Federal Reserve Chairman Powell and Vice Chair Williams are both scheduled to speak tomorrow. Investors will be looking for any further clues on the path, timing and magnitude of Fed interest rates in the months ahead and whether they validate market expectations of easing at the July FOMC meeting. Markets are already pricing in several cuts and a result the USD has weakened sharply over recent months, suggesting that the bar to an even more dovish stance is high. Nonetheless, the Fed is at least likely to deliver a 25bp rate cut at the July meeting followed by at least one or two further hikes this year.
The main event this week (Fri-Sat) is the G20 meeting in Japan and in particular the potential meeting between Presidents Trump and Xi on the sidelines. Expectations/optimism towards some form of progress on trade talks appears high.
Trump and Xi are likely to discuss a range of issues, with trade teams from both sides preparing the topics for discussion, after talks broke down last month. Market participants were nervously awaiting outcome of the expected meeting between Presidents Donald Trump and Xi Jinping later this week for any signs of de-escalation in a trade war that is damaging the global economy and souring business confidence.
The leaders will meet on the sidelines of the G20 summit in Japan.
China and the United States should be willing to make compromises in trade talks and not insist only on what each side wants, Vice Commerce Minister Wang Shouwen said on Monday.
US Vice President Mike Pence on Friday decided to call off a planned China speech, which also increased optimism ahead of trade talks. Pence had upset China with a fierce speech in October in which he laid out a litany of complaints ranging from state surveillance to human-rights abuses.

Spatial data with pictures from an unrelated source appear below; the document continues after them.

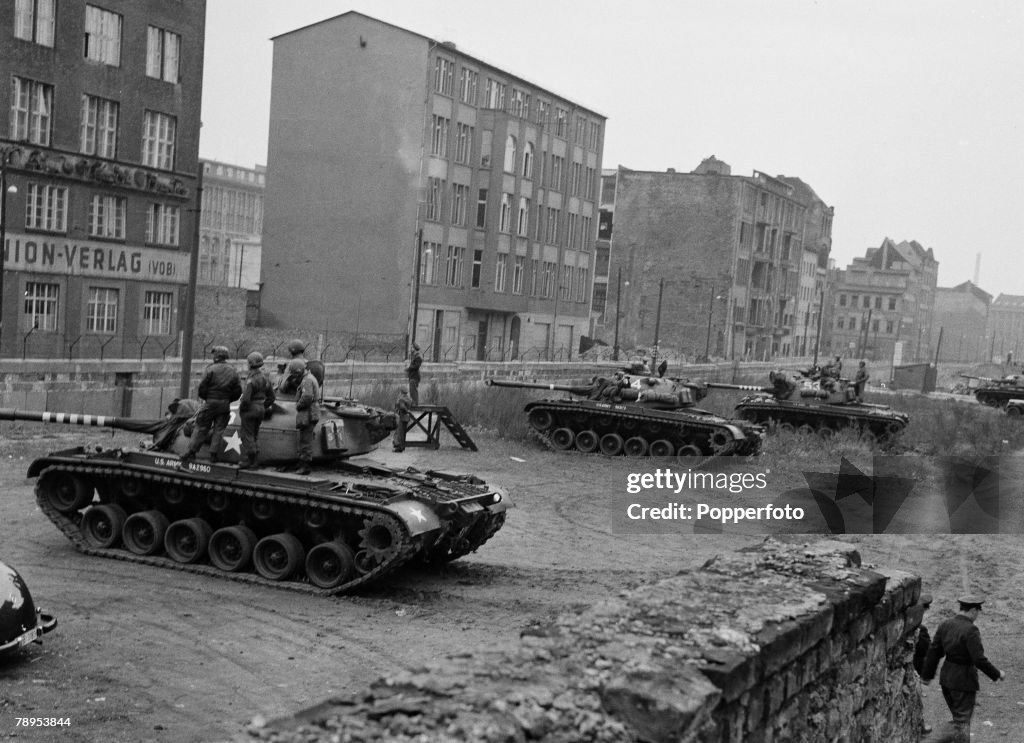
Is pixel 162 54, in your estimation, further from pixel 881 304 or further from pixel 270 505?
pixel 881 304

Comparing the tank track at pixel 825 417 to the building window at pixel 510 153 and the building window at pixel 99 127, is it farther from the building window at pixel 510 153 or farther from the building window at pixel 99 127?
the building window at pixel 510 153

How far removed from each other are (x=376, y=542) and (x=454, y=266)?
41.9 m

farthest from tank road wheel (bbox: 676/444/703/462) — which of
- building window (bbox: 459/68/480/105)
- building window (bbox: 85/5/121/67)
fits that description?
building window (bbox: 459/68/480/105)

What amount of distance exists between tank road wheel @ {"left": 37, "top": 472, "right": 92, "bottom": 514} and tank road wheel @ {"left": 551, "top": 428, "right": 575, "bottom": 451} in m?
13.9

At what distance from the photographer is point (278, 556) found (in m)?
13.9

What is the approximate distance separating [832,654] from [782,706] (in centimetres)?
77

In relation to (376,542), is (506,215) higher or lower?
higher

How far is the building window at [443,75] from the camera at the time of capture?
5103 centimetres

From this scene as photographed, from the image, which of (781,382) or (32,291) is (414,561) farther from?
(32,291)

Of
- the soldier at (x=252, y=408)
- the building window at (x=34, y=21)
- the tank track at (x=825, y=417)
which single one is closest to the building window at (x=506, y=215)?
the building window at (x=34, y=21)

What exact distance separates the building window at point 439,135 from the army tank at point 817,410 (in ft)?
77.2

Elsewhere geopolitical tensions remain in focus as President Trump threatens Iran with additional sanctions in an effort to force Iran to renegotiate the 2015 nuclear accord, as early as today. This follows Trump's decision to call off planned air strikes in response to Iran's shooting down of an unmanned drone.
Metals and mining stocks closed firmer, buoyed by expectations that tight iron ore supply at Chinese ports as a result of a decline in supply from Brazil amid increased domestic demand would continue supporting prices. BHP Group and Rio Tinto closed up 0.4% and 0.2%, respectively.
Telstra added 1.6% to A$3.84 after price target upgrade from brokerage firms. Brokerage house Morgan increased his target price from A$3.78 up to A$4.47, saying 5G revenue will drive subscriber growth and forced churn under the NBN has slowed, which lessens price competition.
Westpac's move from a low of A$28.00 to a closing price of A$28.33, after Australia's second-biggest lender's Chairman Lindsay Maxsted said, citing an internal report, that the bank's culture can slow decision-making and dilute accountability. The bank's self-assessment also found that the approach to cultural issues was "less mature than our approach to managing financial risks", Maxsted said in a letter to shareholders.
CURRENCY NEWS: The Australian dollar inclined against the U. S. dollar on Monday. The Australian dollar changed hands at $0.6956 after rising from levels below $0.684 last week.